===== Supplied information =====
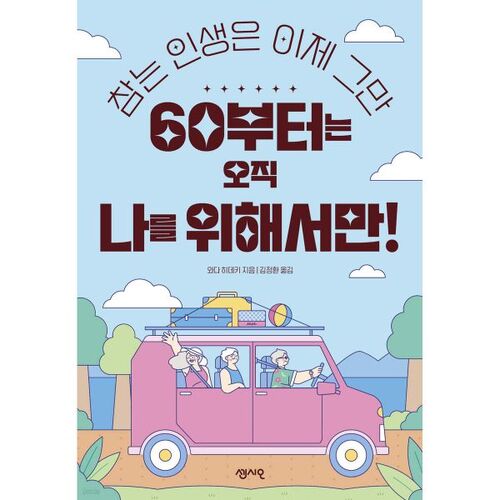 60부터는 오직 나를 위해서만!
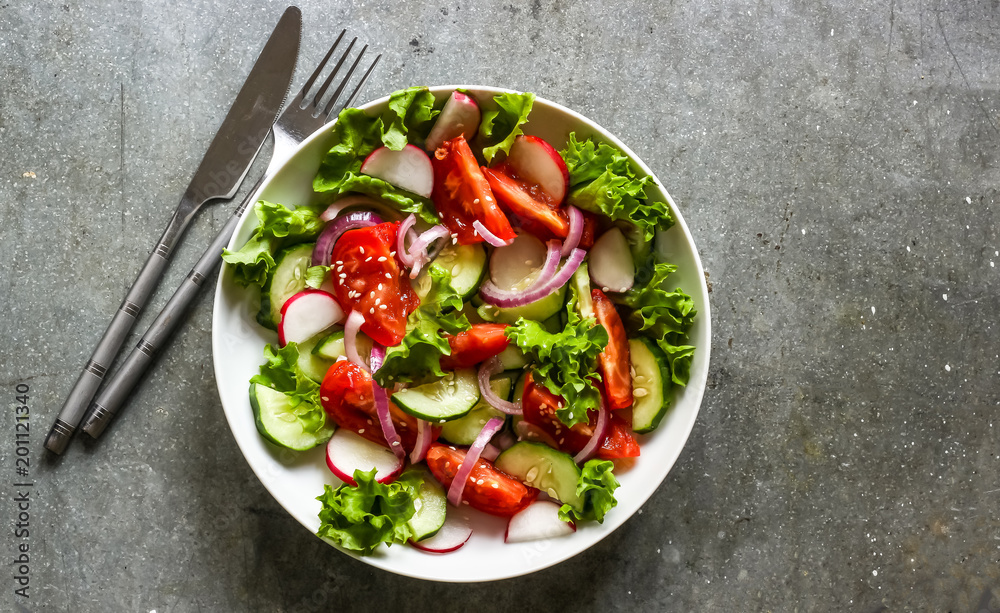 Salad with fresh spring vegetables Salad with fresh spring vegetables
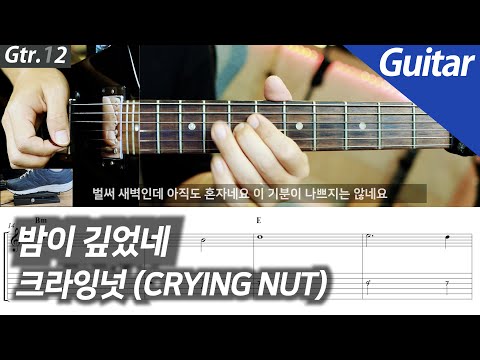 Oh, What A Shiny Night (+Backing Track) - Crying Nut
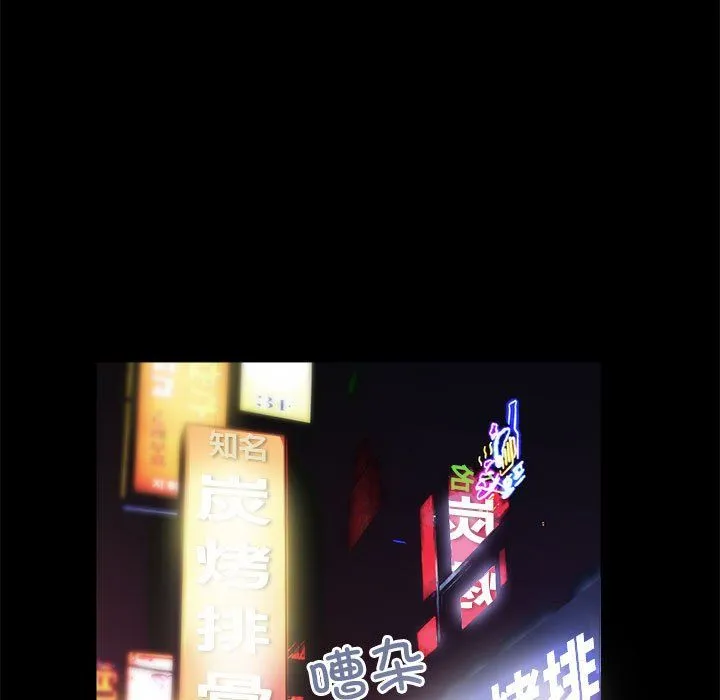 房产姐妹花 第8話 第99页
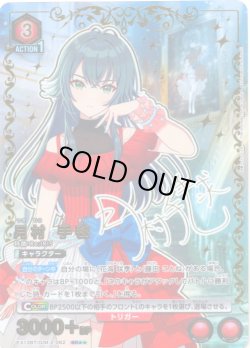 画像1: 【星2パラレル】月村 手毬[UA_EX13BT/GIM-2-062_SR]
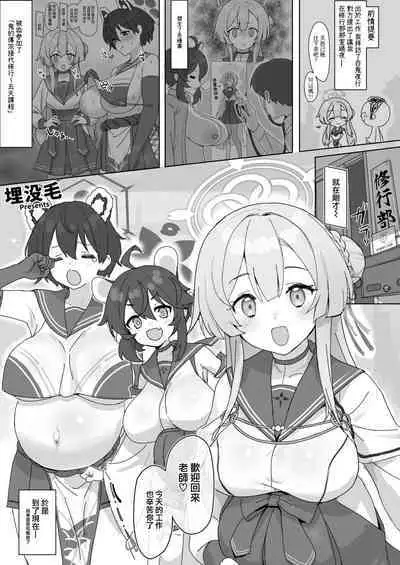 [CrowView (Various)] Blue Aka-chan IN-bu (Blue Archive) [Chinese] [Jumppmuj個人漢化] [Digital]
=====
Task to complete:
Please repeat exactly the lines from the one containing "Salad with fresh spring vegetables Salad" through the last line of the records, both included, and leave out the pictures.

Solved problem:
 Salad with fresh spring vegetables Salad with fresh spring vegetables
 Oh, What A Shiny Night (+Backing Track) - Crying Nut
 房产姐妹花 第8話 第99页
 画像1: 【星2パラレル】月村 手毬[UA_EX13BT/GIM-2-062_SR]
 [CrowView (Various)] Blue Aka-chan IN-bu (Blue Archive) [Chinese] [Jumppmuj個人漢化] [Digital]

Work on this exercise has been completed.